Principles of Continuous Integration

I’m a big fan of CI, and as a simple best practice/process for development teams I think it’s right up there as one of the most important to get right. Most software places now have a Continuous Integration system, but do they actually practice Continuous Integration? In my experience the answer isn’t always “yes”.

For me, practicing CI goes a lot further than simply having a CI system setup, and running check-in/nightly builds and running unit test/code inspections etc and so on.

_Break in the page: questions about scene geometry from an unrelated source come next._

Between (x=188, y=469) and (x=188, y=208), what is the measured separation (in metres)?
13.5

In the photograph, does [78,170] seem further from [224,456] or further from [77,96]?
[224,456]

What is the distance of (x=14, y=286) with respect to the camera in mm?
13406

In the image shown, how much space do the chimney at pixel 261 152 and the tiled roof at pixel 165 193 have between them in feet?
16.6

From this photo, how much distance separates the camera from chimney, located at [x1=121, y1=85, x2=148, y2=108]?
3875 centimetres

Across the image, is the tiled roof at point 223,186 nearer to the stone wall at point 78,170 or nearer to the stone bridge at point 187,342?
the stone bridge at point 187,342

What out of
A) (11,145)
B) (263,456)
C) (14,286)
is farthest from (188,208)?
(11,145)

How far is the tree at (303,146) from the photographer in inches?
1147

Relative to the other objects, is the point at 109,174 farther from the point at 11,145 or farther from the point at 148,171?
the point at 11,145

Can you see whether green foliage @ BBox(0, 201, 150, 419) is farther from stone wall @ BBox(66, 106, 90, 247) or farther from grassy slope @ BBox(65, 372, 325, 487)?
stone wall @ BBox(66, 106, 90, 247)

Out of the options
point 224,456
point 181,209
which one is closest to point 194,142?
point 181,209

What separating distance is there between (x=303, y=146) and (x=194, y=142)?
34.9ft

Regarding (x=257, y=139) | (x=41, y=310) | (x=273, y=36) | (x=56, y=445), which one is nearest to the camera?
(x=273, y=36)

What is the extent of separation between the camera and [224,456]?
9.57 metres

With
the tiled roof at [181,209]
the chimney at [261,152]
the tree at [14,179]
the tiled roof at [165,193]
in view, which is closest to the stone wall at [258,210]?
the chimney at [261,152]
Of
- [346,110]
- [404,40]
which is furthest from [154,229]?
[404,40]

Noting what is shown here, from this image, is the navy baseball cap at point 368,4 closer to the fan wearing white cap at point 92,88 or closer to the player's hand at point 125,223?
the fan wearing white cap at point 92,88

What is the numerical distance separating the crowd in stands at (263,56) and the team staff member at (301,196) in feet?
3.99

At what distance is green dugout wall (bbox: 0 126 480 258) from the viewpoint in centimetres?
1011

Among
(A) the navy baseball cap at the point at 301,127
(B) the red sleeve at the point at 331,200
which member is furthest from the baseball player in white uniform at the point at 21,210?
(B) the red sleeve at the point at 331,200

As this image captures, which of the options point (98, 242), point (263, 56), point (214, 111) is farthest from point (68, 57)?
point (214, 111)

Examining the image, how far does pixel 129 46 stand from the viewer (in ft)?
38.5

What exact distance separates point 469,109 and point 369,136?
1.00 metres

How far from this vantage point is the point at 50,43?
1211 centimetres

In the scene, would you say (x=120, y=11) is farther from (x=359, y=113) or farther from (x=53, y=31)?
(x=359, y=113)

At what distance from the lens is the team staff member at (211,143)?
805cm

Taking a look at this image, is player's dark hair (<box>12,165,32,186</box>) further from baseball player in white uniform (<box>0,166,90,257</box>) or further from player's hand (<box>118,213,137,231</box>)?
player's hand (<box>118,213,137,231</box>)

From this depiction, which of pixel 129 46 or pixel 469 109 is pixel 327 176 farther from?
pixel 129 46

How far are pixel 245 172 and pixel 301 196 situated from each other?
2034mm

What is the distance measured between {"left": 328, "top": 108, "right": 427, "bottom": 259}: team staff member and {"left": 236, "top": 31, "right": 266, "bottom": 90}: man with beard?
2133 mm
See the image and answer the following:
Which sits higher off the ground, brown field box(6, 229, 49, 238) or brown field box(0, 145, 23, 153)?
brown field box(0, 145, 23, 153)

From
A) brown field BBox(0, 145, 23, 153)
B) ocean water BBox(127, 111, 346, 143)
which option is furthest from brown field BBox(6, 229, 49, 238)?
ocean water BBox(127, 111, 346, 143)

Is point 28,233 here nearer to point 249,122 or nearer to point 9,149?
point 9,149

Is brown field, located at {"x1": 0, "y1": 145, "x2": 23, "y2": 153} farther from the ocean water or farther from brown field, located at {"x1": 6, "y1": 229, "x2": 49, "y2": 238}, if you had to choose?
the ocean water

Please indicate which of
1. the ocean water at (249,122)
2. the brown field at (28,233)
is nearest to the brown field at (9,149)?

So what is my definition of “Practicing Continuous Integration”? Well, for me it is simply:

  • Having a CI system (obviously)
  • Adopting the principles of Continuous Integration

I did a quick google to see if I could find a simple list of some good CI principles – I know I’ve read many of them before in numerous good books such as Paul M Duvall’s “Continuous Integration” and Jez Humble’s “Continuous Delivery”, but I couldn’t find an easy cut-out-and-use version on the internet, so I’ve decided to knock something up here 🙂

Everyone loves a good list so here’s a list of what I believe to be some principles of CI:

  1. Fix your build failures, immediately. Never leave a build broken. If you do, the build team should be within their right to roll back your last commit.
  2. Every check-in should be an improvement on the last. Each check-in should have value, otherwise why do it? An improvement could be defined as a new piece of functionality, a bug fix, an increase in code coverage etc. If the improvement cannot be easily measured, ensure you detail it in your commit log.
  3. Never check-in on a broken build (unless you’re fixing the breakage)! If you have multiple commits to a codebase after the original breaking commit, then this leaves a bit of a bad smell in your CI system. Firstly, unless your commits are coming thick and fast, it means you aren’t reacting to your build failures, and this is not acceptable – it basically means you’re not playing ball and your letting the rest of the team down. Secondly, the cause of the original breakage can potentially be a lot harder to identify if several other check-ins have happened since the original check-in which broke the build!
  4. Code should be built and tested before checking in to source control. You can either do this by compiling the build locally yourself and checking that the tests pass, or you could invest in a CI/VC system that can perform pre-commit builds, such as Pulse, TeamCity and ElectricCommander (list obtained from Jez Humble’s Continuous Delivery book). However, you can use pre-commit hooks in svn to achieve something similar, and I’m led to believe this can also be done in Git and buildbot.
  5. Everyone should be interested in the output of the CI system. And that includes project managers and testers. Working on the principle that at some point a build works, and every commit thereafter is an improvement, we should be proud to display the results of every build to the whole project team, and we should react quickly if, for any reason, our last check-in was not an improvement to the state of our software.
  6. Functional automated tests should be run as part of the CI process. If you have a suite of automated regression tests, the chances are it’s no great effort to hook them up to the CI system, and definitely worth it in the long run.
  7. Make the builds fit for purpose. I absolutely hate having to wait ages for a simple check-in build to compile, when all I really want to know is whether I have broken my unit tests or violated some important rule. Make the check-in builds quite lightweight, run your unit tests and code coverage tests only, perhaps. Do you really need to run all your code inspections and analysis tools as well as run automated functional tests every time there’s a check-in? Chances are you don’t, so keep the check-in builds light, and leave the heavy duty work for the nightly builds, while we’re all asleep!
  8. React to the feedback. The CI system is a tool to help drive improvement and quality as much as anything else, so we should never ignore it. However, it’s easy to ignore your CI system if the feedback isn’t relevant. The solution is to work closely with the build team, as well as the rest of the project members, to ensure the build feedback is targeted and relevant

That’s about it for my list so far, I’m sure I’ll add to it as time goes by. Please feel free to add your suggestions!